● **PRÉSENTATION DE L'EXERCICE**:
Relevez, dans l'ordre où elles apparaissent, toutes les indications de date que contient le texte du document.

● **TEXTE DU DOCUMENT**:
───

La plaignante, de poursuivre le témoin, n’a pas travaillé du tout après le 1 er octobre 1996, mais elle a été rémunérée jusqu’à la fin de décembre 1996. Ses gestionnaires voulaient licencier M m e Hutchinson en octobre 1996, mais il voulait pour sa part étudier sa situation une fois de plus. Il s’est entretenu avec le D r MacDonald pour en apprendre davantage sur les problèmes de santé liés à l’environnement. Le corps médical, a-t-il appris, n’arrive pas à identifier clairement les causes, et il peut donc difficilement avancer une solution. La situation lui semblait alors sans issue.

───

(Données extraites d'une collection)
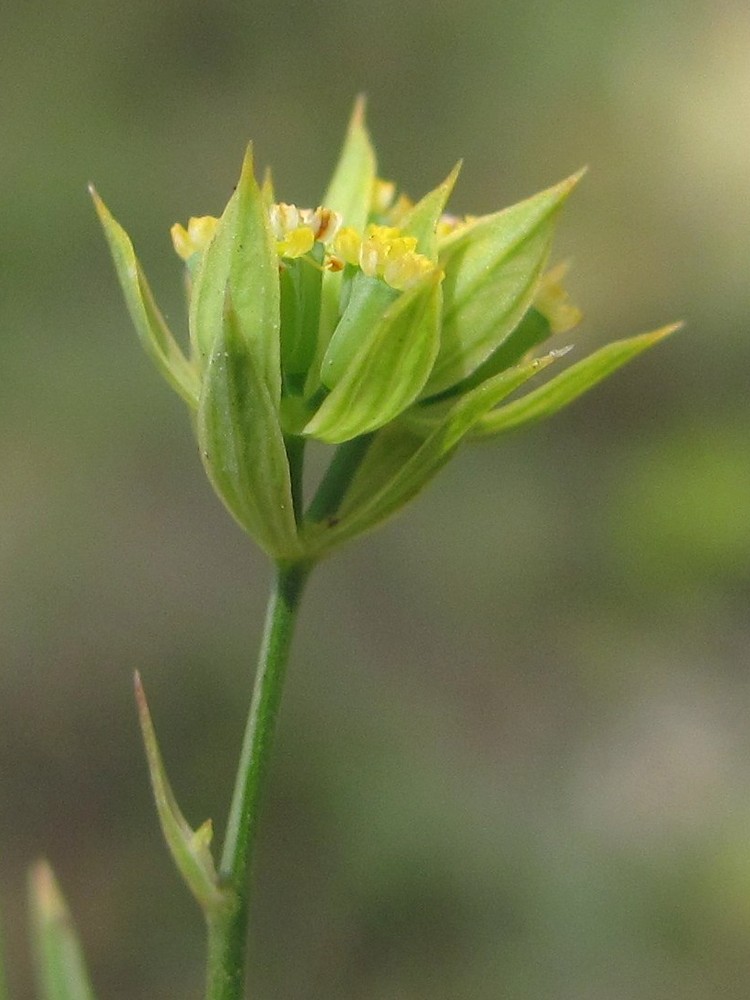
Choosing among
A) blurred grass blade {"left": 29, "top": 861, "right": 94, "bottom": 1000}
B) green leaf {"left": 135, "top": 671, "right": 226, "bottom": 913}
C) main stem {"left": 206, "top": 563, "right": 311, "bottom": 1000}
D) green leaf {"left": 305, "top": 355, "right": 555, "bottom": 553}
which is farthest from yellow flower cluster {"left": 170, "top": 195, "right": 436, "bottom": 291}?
blurred grass blade {"left": 29, "top": 861, "right": 94, "bottom": 1000}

───

● **RÉSULTAT DE L'EXERCICE**:
- le 1er octobre 1996
- la fin de décembre 1996
- octobre 1996